* START RECORDS PROVIDED *

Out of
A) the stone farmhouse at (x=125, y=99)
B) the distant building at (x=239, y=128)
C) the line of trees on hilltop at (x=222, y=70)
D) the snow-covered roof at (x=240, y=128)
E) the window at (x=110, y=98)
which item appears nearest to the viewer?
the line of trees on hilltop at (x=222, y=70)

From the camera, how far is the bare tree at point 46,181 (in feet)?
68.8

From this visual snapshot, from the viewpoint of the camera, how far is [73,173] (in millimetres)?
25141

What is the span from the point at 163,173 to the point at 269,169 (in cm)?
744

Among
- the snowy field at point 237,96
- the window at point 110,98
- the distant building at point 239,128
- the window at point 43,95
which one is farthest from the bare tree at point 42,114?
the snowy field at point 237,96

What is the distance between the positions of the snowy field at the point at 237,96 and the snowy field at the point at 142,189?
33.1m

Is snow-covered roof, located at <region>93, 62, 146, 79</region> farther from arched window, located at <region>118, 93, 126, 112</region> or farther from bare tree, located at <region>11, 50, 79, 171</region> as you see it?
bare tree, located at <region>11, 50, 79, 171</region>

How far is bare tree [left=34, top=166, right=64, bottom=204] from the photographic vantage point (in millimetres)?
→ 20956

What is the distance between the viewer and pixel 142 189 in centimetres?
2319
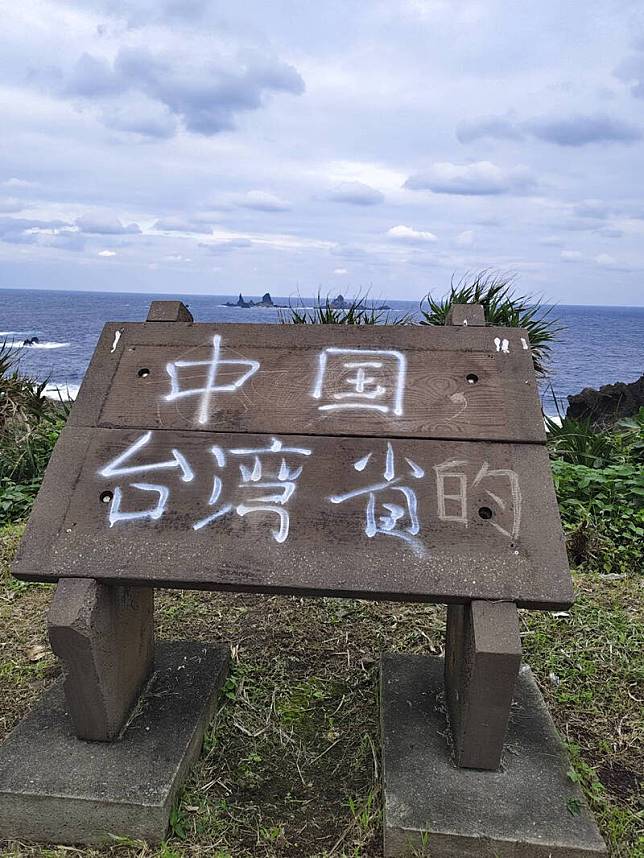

* END RECORDS PROVIDED *

### REQUIREMENT
Please reproduce all of the data above word for word, leaving the pictures out.

### ANSWER TO THIS TASK
Out of
A) the stone farmhouse at (x=125, y=99)
B) the distant building at (x=239, y=128)
C) the line of trees on hilltop at (x=222, y=70)
D) the snow-covered roof at (x=240, y=128)
E) the window at (x=110, y=98)
which item appears nearest to the viewer?
the line of trees on hilltop at (x=222, y=70)

From the camera, how far is the bare tree at point 46,181 (in feet)?
68.8

From this visual snapshot, from the viewpoint of the camera, how far is [73,173] (in millimetres)?
25141

What is the span from the point at 163,173 to the point at 269,169 (in cm)?
744

Among
- the snowy field at point 237,96
- the window at point 110,98
- the distant building at point 239,128
- the window at point 43,95
which one is farthest from the bare tree at point 42,114?
the snowy field at point 237,96

What is the distance between the positions of the snowy field at the point at 237,96 and the snowy field at the point at 142,189?
33.1m

Is snow-covered roof, located at <region>93, 62, 146, 79</region> farther from arched window, located at <region>118, 93, 126, 112</region> or farther from bare tree, located at <region>11, 50, 79, 171</region> as you see it?
bare tree, located at <region>11, 50, 79, 171</region>

How far is bare tree [left=34, top=166, right=64, bottom=204] from the photographic vantage point (in millimetres)?
→ 20956

What is the distance between the viewer and pixel 142 189 in centimetres?
2319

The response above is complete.